• [TASK]: Reproduce verbatim the part of the records that opens with the line containing "From the collection" and closes with the line containing "189 centimetres", including both of those lines and nothing else.

• • • • •

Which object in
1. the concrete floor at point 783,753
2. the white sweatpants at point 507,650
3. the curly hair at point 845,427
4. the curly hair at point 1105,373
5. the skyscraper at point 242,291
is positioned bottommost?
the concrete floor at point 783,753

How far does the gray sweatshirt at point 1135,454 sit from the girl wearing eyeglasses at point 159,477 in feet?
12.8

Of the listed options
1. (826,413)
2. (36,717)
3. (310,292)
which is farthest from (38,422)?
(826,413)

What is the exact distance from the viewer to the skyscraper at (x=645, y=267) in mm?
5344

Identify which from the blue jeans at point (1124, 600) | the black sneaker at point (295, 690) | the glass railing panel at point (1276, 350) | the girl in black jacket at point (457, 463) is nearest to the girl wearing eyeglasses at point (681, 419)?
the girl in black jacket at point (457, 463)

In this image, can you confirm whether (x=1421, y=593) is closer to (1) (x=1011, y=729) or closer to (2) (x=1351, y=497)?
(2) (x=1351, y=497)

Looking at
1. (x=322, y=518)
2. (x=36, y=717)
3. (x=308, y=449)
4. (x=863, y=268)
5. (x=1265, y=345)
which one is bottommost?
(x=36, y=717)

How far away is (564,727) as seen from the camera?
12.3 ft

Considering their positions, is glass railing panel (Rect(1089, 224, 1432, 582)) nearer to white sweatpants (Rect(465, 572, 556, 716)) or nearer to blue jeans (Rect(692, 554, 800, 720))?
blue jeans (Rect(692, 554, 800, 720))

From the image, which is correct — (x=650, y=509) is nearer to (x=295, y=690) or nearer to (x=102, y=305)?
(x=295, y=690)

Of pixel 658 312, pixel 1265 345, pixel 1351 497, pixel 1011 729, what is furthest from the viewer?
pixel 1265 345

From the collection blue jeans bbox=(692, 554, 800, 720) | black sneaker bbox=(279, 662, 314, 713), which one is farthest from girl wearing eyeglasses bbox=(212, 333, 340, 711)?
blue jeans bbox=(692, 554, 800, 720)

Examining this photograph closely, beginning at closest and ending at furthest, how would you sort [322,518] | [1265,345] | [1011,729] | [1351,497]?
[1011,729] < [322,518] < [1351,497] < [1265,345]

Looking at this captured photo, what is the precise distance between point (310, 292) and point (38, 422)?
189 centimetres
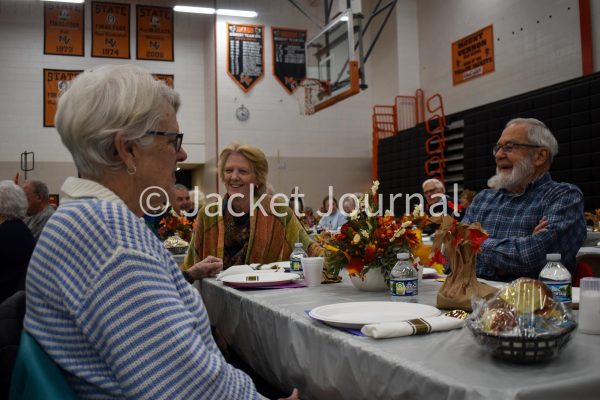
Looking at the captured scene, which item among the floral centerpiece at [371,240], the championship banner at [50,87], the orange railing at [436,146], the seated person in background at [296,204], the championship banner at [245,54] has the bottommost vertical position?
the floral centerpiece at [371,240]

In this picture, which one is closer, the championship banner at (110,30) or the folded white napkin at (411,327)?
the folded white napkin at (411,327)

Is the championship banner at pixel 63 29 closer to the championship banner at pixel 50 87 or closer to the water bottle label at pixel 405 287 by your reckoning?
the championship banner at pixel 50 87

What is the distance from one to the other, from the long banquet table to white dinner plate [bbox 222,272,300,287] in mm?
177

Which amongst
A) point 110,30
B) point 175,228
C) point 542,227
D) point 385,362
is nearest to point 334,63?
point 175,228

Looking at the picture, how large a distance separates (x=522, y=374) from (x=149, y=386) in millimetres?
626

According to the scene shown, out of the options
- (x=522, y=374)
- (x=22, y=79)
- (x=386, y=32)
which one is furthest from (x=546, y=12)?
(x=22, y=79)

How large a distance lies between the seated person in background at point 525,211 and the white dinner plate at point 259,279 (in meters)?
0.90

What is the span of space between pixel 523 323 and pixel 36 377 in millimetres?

• • • • •

• [TASK RESPONSE]:
From the collection blue jeans bbox=(692, 554, 800, 720) | black sneaker bbox=(279, 662, 314, 713), which one is farthest from girl wearing eyeglasses bbox=(212, 333, 340, 711)?
blue jeans bbox=(692, 554, 800, 720)

Examining this photograph closely, beginning at closest and ending at furthest, how would you sort [322,518] | [1265,345] | [1011,729] | [1351,497]?
[1011,729] < [322,518] < [1351,497] < [1265,345]

Looking at this captured photo, what is the precise distance between point (310, 292) and point (38, 422)?
189 centimetres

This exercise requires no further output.